Close this search box.

Collapsing Bridges, Falling Roofs

   By Vijay Darda | 08-07-2024

Without the support of public representatives, no official can dare to do wrong.

I had read a short story a long time ago wherein an engineer was worried about financing a car for his young son. He couldn’t figure out how to arrange the funds. News about roads being washed away and bridges collapsing due to floods trickled in. He was relieved and made a call to the concerned contractor. The new construction would get him the car!

Multiple bridges collapsing in Bihar and sloppy construction at several airports in the country reminded me of that story. How else can one describe this but as an open secret of hopelessness, shamelessness and corruption in the system? How else can one explain the collapse of 12 bridges over 18 days in Bihar? The fall of roofs and canopies at airports in Delhi, Jabalpur and Rajkot? There is this deafening silence over failing infrastructure in the country. It is as if nothing has happened!

Committees have been constituted to investigate these cases but nobody knows when their reports will be submitted nor whether they would be made public. The murky web of corruption may never let the findings see the light of the day. Is this a picture of “developed India”? Are we on the way to becoming the third-largest economic power by following this path?

The National Crime Records Bureau statistics show that over 250 bridges have collapsed in the country in the last ten years and over 2,000 in the last forty years. These do not include small bridges and foot overbridges over nullahs. The question here is not restricted to bridges collapsing in Bihar but why are they giving way? Some bridges were indeed old, but how does one explain the bridge collapse over ‘Bakra’ River in Araria district even before it could be inaugurated? Two piers of the structure sank while six others were damaged! One does not need to be an expert in bridge construction to say that the space under the sunken piers was hollowed out by corruption. Local residents had pointed out that the quality of construction wasn’t good and sand mining ought to be stopped, but nobody listened!
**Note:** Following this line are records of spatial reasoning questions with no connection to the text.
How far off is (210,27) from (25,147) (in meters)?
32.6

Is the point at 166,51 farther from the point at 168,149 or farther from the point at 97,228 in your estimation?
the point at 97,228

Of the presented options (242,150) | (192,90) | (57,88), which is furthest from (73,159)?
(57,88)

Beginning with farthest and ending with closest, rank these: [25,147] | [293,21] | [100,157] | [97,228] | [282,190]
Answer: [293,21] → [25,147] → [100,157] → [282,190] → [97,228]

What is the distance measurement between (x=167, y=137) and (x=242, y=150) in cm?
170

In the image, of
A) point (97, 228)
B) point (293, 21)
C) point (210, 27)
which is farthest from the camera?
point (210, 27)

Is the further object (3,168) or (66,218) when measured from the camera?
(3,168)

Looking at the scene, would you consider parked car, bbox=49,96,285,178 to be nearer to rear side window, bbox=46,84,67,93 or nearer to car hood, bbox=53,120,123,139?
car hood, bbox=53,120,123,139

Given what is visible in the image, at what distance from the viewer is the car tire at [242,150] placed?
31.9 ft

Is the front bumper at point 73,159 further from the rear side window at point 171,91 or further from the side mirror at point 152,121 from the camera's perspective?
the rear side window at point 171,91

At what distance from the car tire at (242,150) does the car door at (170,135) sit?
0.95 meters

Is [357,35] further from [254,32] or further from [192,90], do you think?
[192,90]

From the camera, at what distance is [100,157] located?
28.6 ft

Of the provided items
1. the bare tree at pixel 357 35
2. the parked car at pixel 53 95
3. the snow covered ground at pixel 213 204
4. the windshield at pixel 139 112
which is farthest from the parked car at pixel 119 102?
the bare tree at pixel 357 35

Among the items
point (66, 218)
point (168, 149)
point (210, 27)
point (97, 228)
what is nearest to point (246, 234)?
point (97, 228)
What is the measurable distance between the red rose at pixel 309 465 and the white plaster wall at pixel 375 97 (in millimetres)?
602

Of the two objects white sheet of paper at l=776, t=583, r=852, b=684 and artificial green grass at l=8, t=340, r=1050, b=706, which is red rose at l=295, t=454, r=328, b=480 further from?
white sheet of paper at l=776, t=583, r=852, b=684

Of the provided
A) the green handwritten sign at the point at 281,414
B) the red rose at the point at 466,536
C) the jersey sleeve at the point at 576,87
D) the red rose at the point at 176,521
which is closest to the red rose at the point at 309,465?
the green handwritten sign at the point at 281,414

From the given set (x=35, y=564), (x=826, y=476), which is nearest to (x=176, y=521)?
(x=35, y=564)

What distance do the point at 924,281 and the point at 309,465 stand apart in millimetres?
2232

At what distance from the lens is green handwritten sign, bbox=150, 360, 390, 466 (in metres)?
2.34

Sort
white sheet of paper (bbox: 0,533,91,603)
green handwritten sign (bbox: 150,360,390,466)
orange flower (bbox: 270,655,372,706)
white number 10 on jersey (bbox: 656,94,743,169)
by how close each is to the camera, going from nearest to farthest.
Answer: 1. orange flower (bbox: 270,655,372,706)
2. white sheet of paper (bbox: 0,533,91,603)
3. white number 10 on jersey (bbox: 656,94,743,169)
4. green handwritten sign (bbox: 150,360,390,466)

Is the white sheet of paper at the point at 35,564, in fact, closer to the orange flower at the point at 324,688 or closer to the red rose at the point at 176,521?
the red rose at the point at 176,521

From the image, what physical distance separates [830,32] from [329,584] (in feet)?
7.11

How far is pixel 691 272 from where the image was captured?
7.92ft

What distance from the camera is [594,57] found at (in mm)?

In any construction, there are various stages of inspection, and the quality of material used is checked. Only after satisfaction at each stage is the work allowed to proceed. This seems to have been neglected in the present case. How else could the structure collapse? A base rate for construction is determined after taking into account the market rate of material to be used, labour and margin. Yet many times it is seen that contractors are willing to work at rates lower than that stipulated in the tender. Is this possible without corruption? Compromise on quality and bribes cannot be ruled out. It is obvious that the quality of the construction will be compromised and what took place in Bihar will happen again. What happened at the airports of Delhi, Jabalpur and Rajkot can also recur elsewhere.

It is generally believed that the quality of construction at airports is the best, but now even this seems illusory. It’s as if corrupt officials have been given an open licence. A bridge under construction in Khagaria, Bihar, built at a cost of Rs 1,717 crore, collapsed. How many people were punished in that case? Do you remember the suspension bridge collapse in Morbi, Gujarat, about two years ago? 141 lives were lost. What happened in that case? Let me remind you of another incident. About two years ago, a large iron bridge in Rohtas district in Bihar was cut and stolen by thieves. This sounds like a strange incident, but it is true. All these incidents reflect the failure of the system.

Today, everyone knows that roads are built, and after a few days, gravel comes out or cracks appear in the cement roads. The work in villages is even worse. You will be surprised to know that in Mumbai alone, hundreds of crores of rupees are spent every year on filling potholes and repairing roads. This year, Prime Minister Narendra Modi inaugurated the Atal Setu in Mumbai, and I have heard that it has also developed cracks. MPs and MLAs receive hefty development funds every year. If an audit of the works done with that fund is conducted, 80% of the work will be rejected in terms of quality. Public representatives also use these roads, but their voices are neither heard in Parliament nor in the Assembly. They neither protest nor fast on the issue. What is the reason for their silence, their support for such works?

No official can dare to sanction such works without the support of public representatives. The state of the system can be gauged from the fact that from the prime minister to the chief minister, everyone says “Plant a tree”. My personal experience is that if you plant a tree, the tree guard is stolen and the system does nothing. Those in power are so engrossed in politics that they don’t have time for such things. They are only busy with politics. One can only turn to the judiciary for intervention, for taking suo moto notice so that improvement could be expected.